[WHAT YOU SHOULD DO]: Copy every item below word for word, keeping each line as it appears.

[DATASET RECORDS]:
===============

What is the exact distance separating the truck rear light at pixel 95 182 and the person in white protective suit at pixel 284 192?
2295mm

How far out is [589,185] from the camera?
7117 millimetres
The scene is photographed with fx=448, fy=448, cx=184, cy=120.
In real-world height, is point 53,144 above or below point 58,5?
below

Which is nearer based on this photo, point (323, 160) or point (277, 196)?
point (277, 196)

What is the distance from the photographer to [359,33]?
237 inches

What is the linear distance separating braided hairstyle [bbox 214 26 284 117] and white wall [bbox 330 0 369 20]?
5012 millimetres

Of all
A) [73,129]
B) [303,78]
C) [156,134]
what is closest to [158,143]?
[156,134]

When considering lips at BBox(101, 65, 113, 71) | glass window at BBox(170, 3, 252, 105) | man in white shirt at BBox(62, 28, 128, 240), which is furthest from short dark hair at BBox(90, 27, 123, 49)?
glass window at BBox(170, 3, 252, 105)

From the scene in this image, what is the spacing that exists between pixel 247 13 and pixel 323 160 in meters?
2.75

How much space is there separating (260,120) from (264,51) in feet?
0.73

===============

[WRITTEN RESPONSE]:
What is the exact distance separating the truck rear light at pixel 95 182 and the person in white protective suit at pixel 284 192?
2295mm

How far out is [589,185] from the camera?
7117 millimetres
The scene is photographed with fx=448, fy=448, cx=184, cy=120.
In real-world height, is point 53,144 above or below point 58,5?
below

Which is nearer based on this photo, point (323, 160) or point (277, 196)?
point (277, 196)

What is the distance from the photographer to [359,33]?
237 inches

What is the linear distance separating braided hairstyle [bbox 214 26 284 117] and white wall [bbox 330 0 369 20]?
5012 millimetres

Of all
A) [73,129]
B) [303,78]
C) [156,134]
what is closest to [158,143]?
[156,134]

When considering lips at BBox(101, 65, 113, 71) | glass window at BBox(170, 3, 252, 105) | man in white shirt at BBox(62, 28, 128, 240), which is furthest from short dark hair at BBox(90, 27, 123, 49)?
glass window at BBox(170, 3, 252, 105)

From the scene in this image, what is the spacing that exists between pixel 247 13 and pixel 323 160 in meters?
2.75

How much space is there separating (260,120) from (264,51) in feet?
0.73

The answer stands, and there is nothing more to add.